There was the matter of bus departures. We never left anywhere on schedule because at least one person was late or missing. Every day I was confronted by the Big Decision—when to tell the driver, "I guess we can't wait any longer. Let's go."

Tardiness was only part of the reason. One day the Judge walked around the corner for a cigar and got lost. A Relative on the loose managed to forget completely the name of his hotel and after a half-day's frustrated wandering cabled back to his office in San Francisco to find out where he lived.

But I will always remember Rome most for my introduction to companionate bathing. My wife rang for the maid and with gestures explained she wanted a bath. The maid said she would be right back. Then I decided I wanted a bath, too, and I rang the bell. The same maid appeared. Gestures—bath, rub, scrub. I was led down the hall into a bathroom where the water had been drawn. I stepped in—too hot, but not bad—and just then the door that I thought I had closed opened, and my wife appeared.

There ensued certain words: "What are you doing here?" "Well, she told me to come in!" "This is my bath, not yours!" "What is this, the Italian His and Hers?" "Could she have meant both of us?"

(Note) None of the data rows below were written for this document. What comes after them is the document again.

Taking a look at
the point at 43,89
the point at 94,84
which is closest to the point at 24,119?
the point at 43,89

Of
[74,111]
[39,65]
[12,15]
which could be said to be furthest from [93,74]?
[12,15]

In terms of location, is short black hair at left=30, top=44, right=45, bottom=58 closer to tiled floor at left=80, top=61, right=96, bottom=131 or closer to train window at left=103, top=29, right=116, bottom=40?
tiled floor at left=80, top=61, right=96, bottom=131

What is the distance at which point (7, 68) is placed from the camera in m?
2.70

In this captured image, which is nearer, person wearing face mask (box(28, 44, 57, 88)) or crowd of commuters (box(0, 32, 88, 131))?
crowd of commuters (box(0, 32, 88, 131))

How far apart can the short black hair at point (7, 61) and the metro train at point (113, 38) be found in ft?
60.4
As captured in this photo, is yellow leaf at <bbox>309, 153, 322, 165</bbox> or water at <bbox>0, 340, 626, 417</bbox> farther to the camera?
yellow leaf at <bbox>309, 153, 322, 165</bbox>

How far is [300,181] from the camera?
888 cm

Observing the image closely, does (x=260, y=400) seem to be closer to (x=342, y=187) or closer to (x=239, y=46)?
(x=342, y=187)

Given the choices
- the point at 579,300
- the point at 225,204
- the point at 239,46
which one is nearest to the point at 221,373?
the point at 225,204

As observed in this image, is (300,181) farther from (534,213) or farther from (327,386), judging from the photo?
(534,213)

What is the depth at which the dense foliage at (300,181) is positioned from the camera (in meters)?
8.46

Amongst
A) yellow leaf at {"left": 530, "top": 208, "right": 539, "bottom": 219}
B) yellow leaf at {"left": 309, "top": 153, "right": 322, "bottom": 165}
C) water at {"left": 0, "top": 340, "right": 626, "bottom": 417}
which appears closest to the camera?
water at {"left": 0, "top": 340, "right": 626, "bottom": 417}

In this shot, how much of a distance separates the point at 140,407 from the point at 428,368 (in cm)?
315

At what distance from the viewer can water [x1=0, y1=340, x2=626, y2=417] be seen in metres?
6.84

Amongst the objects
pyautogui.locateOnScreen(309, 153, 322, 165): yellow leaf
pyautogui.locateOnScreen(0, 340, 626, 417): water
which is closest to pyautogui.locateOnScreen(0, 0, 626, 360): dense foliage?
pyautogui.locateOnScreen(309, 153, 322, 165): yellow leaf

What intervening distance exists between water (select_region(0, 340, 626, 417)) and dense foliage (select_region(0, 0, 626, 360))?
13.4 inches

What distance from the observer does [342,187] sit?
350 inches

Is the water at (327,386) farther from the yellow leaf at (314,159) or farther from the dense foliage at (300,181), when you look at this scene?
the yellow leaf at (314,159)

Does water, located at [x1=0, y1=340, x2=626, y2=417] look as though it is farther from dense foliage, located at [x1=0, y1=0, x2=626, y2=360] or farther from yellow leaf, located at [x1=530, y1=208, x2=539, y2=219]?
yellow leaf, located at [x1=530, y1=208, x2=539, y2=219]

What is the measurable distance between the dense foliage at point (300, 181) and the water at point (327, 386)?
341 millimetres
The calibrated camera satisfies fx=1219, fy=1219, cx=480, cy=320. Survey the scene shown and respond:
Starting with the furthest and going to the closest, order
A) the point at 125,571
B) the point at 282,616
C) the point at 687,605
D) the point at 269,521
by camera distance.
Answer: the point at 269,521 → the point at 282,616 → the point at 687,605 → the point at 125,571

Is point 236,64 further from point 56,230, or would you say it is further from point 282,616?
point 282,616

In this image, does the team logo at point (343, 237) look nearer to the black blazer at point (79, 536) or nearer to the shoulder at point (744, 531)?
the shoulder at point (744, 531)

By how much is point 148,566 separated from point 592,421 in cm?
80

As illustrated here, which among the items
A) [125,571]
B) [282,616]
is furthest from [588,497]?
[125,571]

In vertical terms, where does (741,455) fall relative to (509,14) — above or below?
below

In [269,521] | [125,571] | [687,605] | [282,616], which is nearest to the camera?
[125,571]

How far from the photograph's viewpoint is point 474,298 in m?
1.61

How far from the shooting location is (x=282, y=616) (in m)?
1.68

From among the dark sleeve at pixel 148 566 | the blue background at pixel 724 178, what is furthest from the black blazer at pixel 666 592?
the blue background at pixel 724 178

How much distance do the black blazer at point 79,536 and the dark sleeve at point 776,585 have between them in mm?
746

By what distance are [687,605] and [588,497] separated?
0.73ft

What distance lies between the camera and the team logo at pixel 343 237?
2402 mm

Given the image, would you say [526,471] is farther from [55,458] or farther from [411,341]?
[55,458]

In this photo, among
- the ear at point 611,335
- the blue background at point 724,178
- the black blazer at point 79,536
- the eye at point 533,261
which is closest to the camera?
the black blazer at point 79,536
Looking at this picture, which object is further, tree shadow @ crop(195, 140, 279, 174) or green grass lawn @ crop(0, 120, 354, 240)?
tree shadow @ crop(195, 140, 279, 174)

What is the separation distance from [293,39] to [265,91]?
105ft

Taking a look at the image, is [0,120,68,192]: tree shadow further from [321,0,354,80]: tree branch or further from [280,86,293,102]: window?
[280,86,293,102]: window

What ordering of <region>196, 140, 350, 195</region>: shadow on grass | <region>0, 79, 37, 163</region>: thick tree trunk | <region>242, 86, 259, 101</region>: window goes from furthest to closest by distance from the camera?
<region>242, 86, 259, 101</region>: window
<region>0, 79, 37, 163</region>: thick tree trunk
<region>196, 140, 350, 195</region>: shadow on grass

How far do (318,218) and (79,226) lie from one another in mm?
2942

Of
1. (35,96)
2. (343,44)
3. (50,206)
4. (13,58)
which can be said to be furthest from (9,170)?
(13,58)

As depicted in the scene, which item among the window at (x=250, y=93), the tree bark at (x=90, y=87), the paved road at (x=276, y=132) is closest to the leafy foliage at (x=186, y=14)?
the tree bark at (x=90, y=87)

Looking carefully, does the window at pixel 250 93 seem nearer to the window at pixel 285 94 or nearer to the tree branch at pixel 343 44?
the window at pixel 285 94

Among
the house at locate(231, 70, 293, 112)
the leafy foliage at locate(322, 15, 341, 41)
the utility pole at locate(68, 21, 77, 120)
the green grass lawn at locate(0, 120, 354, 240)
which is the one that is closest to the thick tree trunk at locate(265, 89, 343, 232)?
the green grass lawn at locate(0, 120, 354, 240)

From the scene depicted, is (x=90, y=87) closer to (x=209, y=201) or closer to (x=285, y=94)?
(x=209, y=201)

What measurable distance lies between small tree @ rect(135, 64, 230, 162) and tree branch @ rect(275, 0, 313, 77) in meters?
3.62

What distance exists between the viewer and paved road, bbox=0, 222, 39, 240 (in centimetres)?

My wife went back to the room. I washed quickly and then departed running; she returned for her bath. The maid stood transfixed in the hall during the entire episode. "Crazy Americani," she muttered.

When the Olympics ended we went to Zurich. We touched down in Switzerland in a rainstorm, and when we reached our hotel on a narrow side street, for once we found our rooms were ready for us. It was a tiny hotel with a rollicking bar and a proprietress who registered the guests, mixed the drinks and cooked Swiss fondue. One of our travelers, whom we had come to know as Mr. Cognac, said later that he regretted leaving because he had a tremendous investment in the corner stool at the bar, from which spot he had directed the group in selected American harmonies.

Our sightseeing plan was a trip to Mount Pilatus in the Alps, 6,994 feet up by funicular railway, and a return to Zurich via Lucerne. The local guide apologized for the weather. "You should not go to Pilatus," he said. "There is some walking necessary and your people will get their feet wet."

The men cried protests. "Why," said Mr. Cognac, "this is Oregon duck hunting weather! Man, after Rome's heat I'm beginning to live again!"

"What?" cried the ladies, "and miss shopping for watches in Lucerne?"